Humility is no longer a value that is rewarded in the political arena and it’s up to individuals to re-introduce it as an important character trait in public life, an effort that could “trickle up” into political leadership.
That was the message Tuesday evening as prominent political figures, journalists, educators, academics and nonprofit leaders came together for a public forum, titled “Humility in Politics,” in Washington, D.C.
The event, sponsored by UConn’s Humanities Institute and supported by a $5.75 million grant from the John Templeton Foundation, kicked off a three-year research initiative, aptly named The Humility and Conviction in Public Life project.
The project aims to investigate how intellectual humility – being aware of our own innate biases and being responsive to new evidence – can overcome current political divisiveness.
“This is an unprecedented attempt to apply humanities and social science research to solve problems in the political sphere,” said Michael Lynch, professor of philosophy and director of the Humanities Institute.
Culture of Bluster
Panelist Liz McCloskey of the Danforth Center on Religion and Politics at Washington University told the crowd at the Folger Shakespeare Library that one way to embody humility is by listening attentively, admitting your limitations, and crediting others for their successes – all attributes rarely seen on the political stage – and especially absent from the 2016 presidential race.
Right now, humility is counter-cultural. It shouldn’t be. — Liz McCloskey
“Right now, humility is counter-cultural,” she said. “It shouldn’t be.”
Jelani Cobb, panelist, professor of journalism at Columbia University and contributor to the New Yorker, added that ambiguity makes people uncomfortable, which pushes politicians to lean toward conviction rather than the uncertainty that often accompanies humility.
“We tend toward explanations rather than ambiguity, regardless of the quality of those explanations,” he said. “The humility of saying ‘we don’t know’ is unappealing to some people.”
Humility also isn’t rewarded in the public arena, said panelist Krista Tippett, host of NPR’s On Being, which can lead to more and more bluster that’s mistaken for confidence.
“We have to practice in our everyday interactions – practice letting go of our own baggage, and really listening to others without judgment,” said Tippett.
The panel concluded that only through deliberate individual habits can Americans begin to re-introduce humility as an important character trait in public life.
“There’s no political advantage to admitting you’re wrong,” agreed panelist David Brooks of the New York Times.
Instead of looking to political leadership to model a balance between conviction and humility, Brooks said, people should model humility in their individual relationships with others. Educators, too, should prioritize the use of humility in the classroom.
Alumna Joyce Scott ’64 (CLAS) traveled from Colorado to attend the event. As a former French major, educational leadership professor and vice provost for academic affairs at Texas A&M University, she appreciated the emphasis on the value of a humanities education.
“I’m excited to see what the College of Liberal Arts and Sciences is doing to put these important questions out there,” she said. “It’s so important to get people talking about these larger issues that center around the humanities, especially this year. We need to model a higher level of discourse for our politicians.”

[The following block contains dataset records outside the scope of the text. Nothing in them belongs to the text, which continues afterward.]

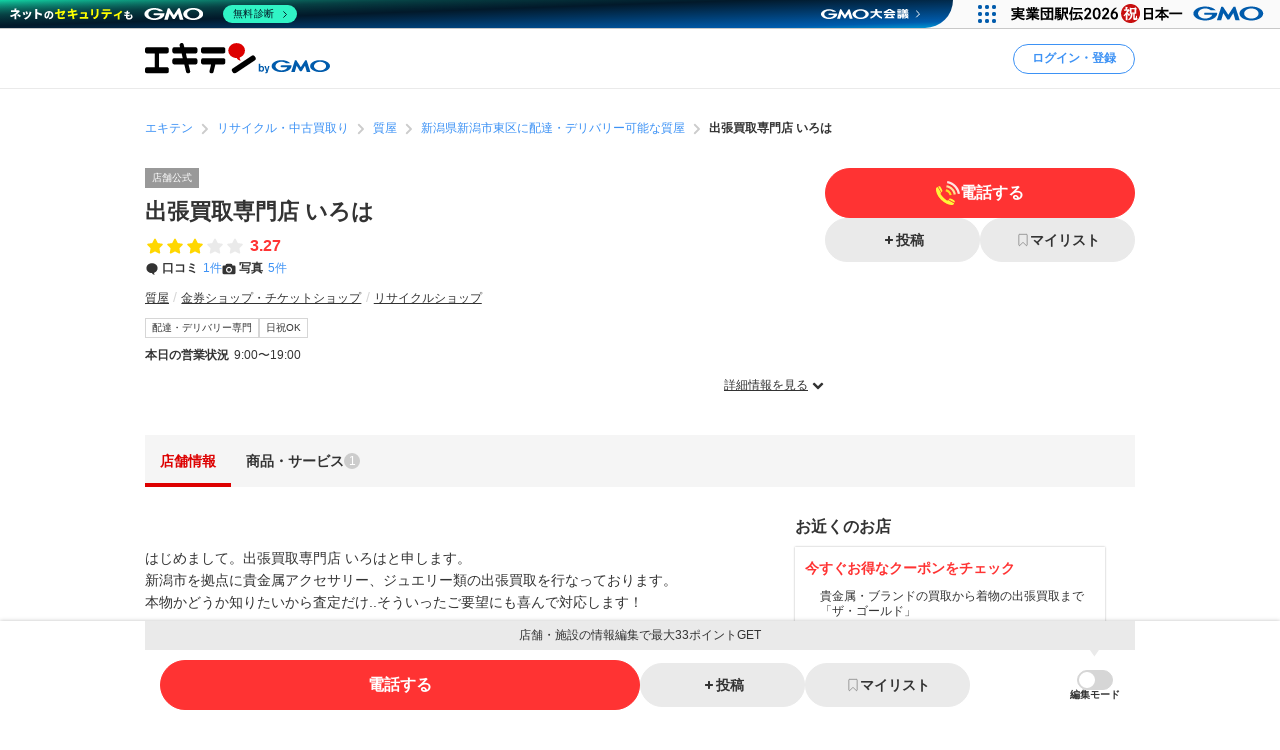

--- FILE ---
content_type: text/html; charset=utf-8
request_url: https://www.google.com/recaptcha/api2/aframe
body_size: 165
content:
<!DOCTYPE HTML><html><head><meta http-equiv="content-type" content="text/html; charset=UTF-8"></head><body><script nonce="7o0jOfJ1IXVbIBTbwO3n7g">/** Anti-fraud and anti-abuse applications only. See google.com/recaptcha */ try{var clients={'sodar':'https://pagead2.googlesyndication.com/pagead/sodar?'};window.addEventListener("message",function(a){try{if(a.source===window.parent){var b=JSON.parse(a.data);var c=clients[b['id']];if(c){var d=document.createElement('img');d.src=c+b['params']+'&rc='+(localStorage.getItem("rc::a")?sessionStorage.getItem("rc::b"):"");window.document.body.appendChild(d);sessionStorage.setItem("rc::e",parseInt(sessionStorage.getItem("rc::e")||0)+1);localStorage.setItem("rc::h",'1769177376356');}}}catch(b){}});window.parent.postMessage("_grecaptcha_ready", "*");}catch(b){}</script></body></html>

--- FILE ---
content_type: application/javascript; charset=utf-8
request_url: https://fundingchoicesmessages.google.com/f/AGSKWxXIoWM2-TSq6DhDNnn8-PZqjSlwap5mN4FWY5SRm3i4epmcG91VYZ7zmsFPPBNN-jAjE5ctrqDIeatUBy4dZE3rmaLdpojpIRKB5SMEAshc0uBoyORnVw6WHQu7xbXv5d_z0yJv1PDxVD1p9QG9753-dMq94sdW5Wo-SImkT6l8VFxf22LAIuEVBJ4=/_/auditudebanners..eg/ads//lg.php?adid=/bnr_ad_/inc_ads.
body_size: -1289
content:
window['0cf5fcfa-c20e-4f29-85c2-0b15f889229c'] = true;

--- FILE ---
content_type: application/javascript; charset=utf-8
request_url: https://fundingchoicesmessages.google.com/f/AGSKWxUAI3votdPReN-1VumOhFqd-UALEYQPInIPsaJkxFD3RH6Zc-kphcDXwAJqnoKBi1Ad-lYPas1tlECMegjPZB96wAgtdWrP4lAaKvvmGNkaRaDj71JVc5i9ecnGAlswqh3Na_J2?fccs=W251bGwsbnVsbCxudWxsLG51bGwsbnVsbCxudWxsLFsxNzY5MTc3Mzc1LDM3MzAwMDAwMF0sbnVsbCxudWxsLG51bGwsW251bGwsWzcsOSw2XSxudWxsLDIsbnVsbCwiZW4iLG51bGwsbnVsbCxudWxsLG51bGwsbnVsbCwzXSwiaHR0cHM6Ly93d3cuZWtpdGVuLmpwL3Nob3BfMjI3NzEwNjAvIixudWxsLFtbOCwiazYxUEJqbWs2TzAiXSxbOSwiZW4tVVMiXSxbMTksIjIiXSxbMTcsIlswXSJdLFsyNCwiIl0sWzI5LCJmYWxzZSJdXV0
body_size: 205
content:
if (typeof __googlefc.fcKernelManager.run === 'function') {"use strict";this.default_ContributorServingResponseClientJs=this.default_ContributorServingResponseClientJs||{};(function(_){var window=this;
try{
var qp=function(a){this.A=_.t(a)};_.u(qp,_.J);var rp=function(a){this.A=_.t(a)};_.u(rp,_.J);rp.prototype.getWhitelistStatus=function(){return _.F(this,2)};var sp=function(a){this.A=_.t(a)};_.u(sp,_.J);var tp=_.ed(sp),up=function(a,b,c){this.B=a;this.j=_.A(b,qp,1);this.l=_.A(b,_.Pk,3);this.F=_.A(b,rp,4);a=this.B.location.hostname;this.D=_.Fg(this.j,2)&&_.O(this.j,2)!==""?_.O(this.j,2):a;a=new _.Qg(_.Qk(this.l));this.C=new _.dh(_.q.document,this.D,a);this.console=null;this.o=new _.mp(this.B,c,a)};
up.prototype.run=function(){if(_.O(this.j,3)){var a=this.C,b=_.O(this.j,3),c=_.fh(a),d=new _.Wg;b=_.hg(d,1,b);c=_.C(c,1,b);_.jh(a,c)}else _.gh(this.C,"FCNEC");_.op(this.o,_.A(this.l,_.De,1),this.l.getDefaultConsentRevocationText(),this.l.getDefaultConsentRevocationCloseText(),this.l.getDefaultConsentRevocationAttestationText(),this.D);_.pp(this.o,_.F(this.F,1),this.F.getWhitelistStatus());var e;a=(e=this.B.googlefc)==null?void 0:e.__executeManualDeployment;a!==void 0&&typeof a==="function"&&_.To(this.o.G,
"manualDeploymentApi")};var vp=function(){};vp.prototype.run=function(a,b,c){var d;return _.v(function(e){d=tp(b);(new up(a,d,c)).run();return e.return({})})};_.Tk(7,new vp);
}catch(e){_._DumpException(e)}
}).call(this,this.default_ContributorServingResponseClientJs);
// Google Inc.

//# sourceURL=/_/mss/boq-content-ads-contributor/_/js/k=boq-content-ads-contributor.ContributorServingResponseClientJs.en_US.k61PBjmk6O0.es5.O/d=1/exm=ad_blocking_detection_executable,kernel_loader,loader_js_executable,web_iab_tcf_v2_signal_executable/ed=1/rs=AJlcJMztj-kAdg6DB63MlSG3pP52LjSptg/m=cookie_refresh_executable
__googlefc.fcKernelManager.run('\x5b\x5b\x5b7,\x22\x5b\x5bnull,\\\x22ekiten.jp\\\x22,\\\x22AKsRol-eTc6cy7PNXIHPXhkGVuxE0i7lCfcsSxzT5b9JCSS8tpWXg30VUbbeIReOOHCGmdxiEOtmNTV6Aff55Mp2NMCfLCOXA1rlwO4hHhocSieImT15Yd2LvUXRjKT8o3MxCLn0jNCH87SlPkVOdEHR0vC-gLBVYA\\\\u003d\\\\u003d\\\x22\x5d,null,\x5b\x5bnull,null,null,\\\x22https:\/\/fundingchoicesmessages.google.com\/f\/AGSKWxV8OGdOuzg7VNoN7u11LRa_uDz7D5wsKLIrOVJTPlT8Ydtu6yPp4CoCb3VKXpuAVF4ZvEN4SRBwbs4VaJKgNg9gF_pjBV9JoGPVUh7nXtn_vLD-J5wOw8INzrF0Rw6FdE_qvaYW\\\x22\x5d,null,null,\x5bnull,null,null,\\\x22https:\/\/fundingchoicesmessages.google.com\/el\/AGSKWxXgArYcOErm4pOv5K7Xy8eFzn8_iTr0mMLOy1iL9qgI5mNT5Y1w0vXCPwWI2t2iDbnvHvSfV22WWYq_rTApn_9t8SymZEylzIDSIvnyjNKGOrGBydySGirleDI99OJ5JUnk-Kgi\\\x22\x5d,null,\x5bnull,\x5b7,9,6\x5d,null,2,null,\\\x22en\\\x22,null,null,null,null,null,3\x5d,null,\\\x22Privacy and cookie settings\\\x22,\\\x22Close\\\x22,null,null,null,\\\x22Managed by Google. Complies with IAB TCF. CMP ID: 300\\\x22\x5d,\x5b2,1\x5d\x5d\x22\x5d\x5d,\x5bnull,null,null,\x22https:\/\/fundingchoicesmessages.google.com\/f\/AGSKWxWLxAhbGzdU5zwMw5B26GwLAnr7vHfG-HrZ4Y3Jgi6r-MreJOPrPgdyGDYS7V_Betp5Zu0JjhVmLYGKnS2SJdaHJBB21dXP9mXxL6u9W7S2R-KtzNcWSN-j8z_BZz1DGUfO_lEZ\x22\x5d\x5d');}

She credits UConn with providing a high caliber of exposure to the liberal arts for all students.
“UConn has managed to maintain the centrality of a liberal arts education, and I strongly believe that’s what distinguishes it from many other public universities,” she said.
Parag Joshi, who teaches history at Connecticut’s Manchester High School, and Christopher Newell, Education Supervisor at the Connecticut Mashantucket Pequot Museum, both saw the event as a welcome opportunity to expand the way they teach about history and cultural competencies.
“It’s an essential part of the ethos in my classroom that people disagree and have their ideas challenged in a civil, respectful way,” said Joshi. “I want them to engage in the world of ideas, not just a world of consumerism and fame. So I teach them that reasonable people can disagree.”
Joshi and Newell attended the Humility and Conviction in Public Life project’s summer Upstander Academy in August, which brought educators from around the state to Storrs to learn about encouraging civil discourse over difficult issues, such as genocide and racial bias, in the classroom.
“As an educator, humility is your biggest tool,” said Newell. “We all have biases, so emphasizing humility allows students to grow. I want to be able to give students something they will keep talking about on the bus ride home.”
He credits UConn with leading a state-wide charge to change the way educators think about argument in the classroom.
“UConn has a huge role in creating these types of conversations, as the flagship university in the state and a leader in the academic world,” he said. “It’s influencing other areas of education around the state, which is an incredible resource.”
Throughout the coming year, the Humility and Conviction in Public Life project will sponsor research initiatives spearheaded by UConn faculty and students across the disciplines of political science, philosophy, public policy, journalism, Africana studies, and other areas. The project will also announce the winners of an international, $2 million funding competition facilitated by the UConn Humanities Institute, in January 2017.